I would expect it would be 1500-2000 if not more. Call around for a quote, only way to be sure


----------



## BIG G (Feb 15, 2004)

just phoned my insurance company (tesco) and they wont insure me on a supra or a skyline

ive only just renenwed my policy in febuary so if i cancled id loose out on 3/4 months ncb and wont get much of my £1100 i payed out

has any 1 got any suggestions about what i should do?

cheers in advance


----------



## xaero1 (Feb 9, 2004)

Get a GTiR


----------



## BIG G (Feb 15, 2004)

gtIr 

whats the I stand for


----------



## Pikey (Feb 19, 2004)

Sunny GTiR, or Pulsar.

Not a Skyline


----------



## xaero1 (Feb 9, 2004)

Yeah, sorry!

They're very fast, very cheap, turbo engine, 0-60 in just over 5 secs. They don't look as good as an MR2, but i doubt you'd care if you drove one.
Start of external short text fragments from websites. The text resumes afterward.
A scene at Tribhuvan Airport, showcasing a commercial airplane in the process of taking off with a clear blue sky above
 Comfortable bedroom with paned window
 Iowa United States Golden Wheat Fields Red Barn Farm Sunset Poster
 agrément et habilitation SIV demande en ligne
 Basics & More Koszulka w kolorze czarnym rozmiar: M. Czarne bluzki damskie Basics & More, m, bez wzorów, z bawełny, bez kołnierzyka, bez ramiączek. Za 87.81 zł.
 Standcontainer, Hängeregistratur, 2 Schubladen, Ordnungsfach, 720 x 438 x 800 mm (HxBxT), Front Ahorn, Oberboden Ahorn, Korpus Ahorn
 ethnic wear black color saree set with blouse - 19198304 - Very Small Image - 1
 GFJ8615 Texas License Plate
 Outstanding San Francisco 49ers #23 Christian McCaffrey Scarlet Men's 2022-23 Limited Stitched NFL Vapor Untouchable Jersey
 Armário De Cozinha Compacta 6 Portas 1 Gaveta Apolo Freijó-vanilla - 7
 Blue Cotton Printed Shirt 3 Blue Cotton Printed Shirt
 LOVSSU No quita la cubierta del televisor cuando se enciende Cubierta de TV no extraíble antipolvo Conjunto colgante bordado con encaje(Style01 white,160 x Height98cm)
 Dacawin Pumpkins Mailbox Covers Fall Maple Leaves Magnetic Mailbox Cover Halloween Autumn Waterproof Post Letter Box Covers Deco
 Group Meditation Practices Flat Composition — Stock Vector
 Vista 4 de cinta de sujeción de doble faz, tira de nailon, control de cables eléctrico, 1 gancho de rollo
Everything i hear about them is good.

Sod your Civic Rs, your 205 GTis, your Renault 5 GT Turbo... Pulsar is the one to get.


----------



## BIG G (Feb 15, 2004)

dont like them much

its got to be a supra or skyline to make me wanna sell the mr2


----------



## pws103 (May 19, 2004)

*TRY THIS*

have you tried adrian flux

i am only 24 and just got fully comp on a 95 gtst for 1500 quid steep i know but its better than no skyline


----------



## kenan (Apr 29, 2003)

I'm with Flux, cost me Just shy of 2K for my GTR  

But saying that rang them up yesterday with some mods I wanted to add, de-cat, oil cooler etc and they only wanted to charge me the £25 admin fee. So I'm going to wait to add some more, make my £25 go further


----------



## derbygreg (Feb 18, 2004)

I am EXACTLY the same as you....

used to own a n/a MR2...

IVe got a R33 GTS 2.5 T 

I have however got 6 years no claims and no accidents..

with CAT one 

I serched forever to find an Insurance company that would cover me @ under 25 on an import skyline....

only place that would was Tesco... im currently paying 1700 a year..... so with 1 years no claims id hate to think to be honest!!!


----------



## derbygreg (Feb 18, 2004)

oh and im 23....


----------



## derbygreg (Feb 18, 2004)

pws103 said:


> have you tried adrian flux
> 
> i am only 24 and just got fully comp on a 95 gtst for 1500 quid steep i know but its better than no skyline


Have you got any mods declared??? that sounds cheaper than my Tesco Deal!!!!?


----------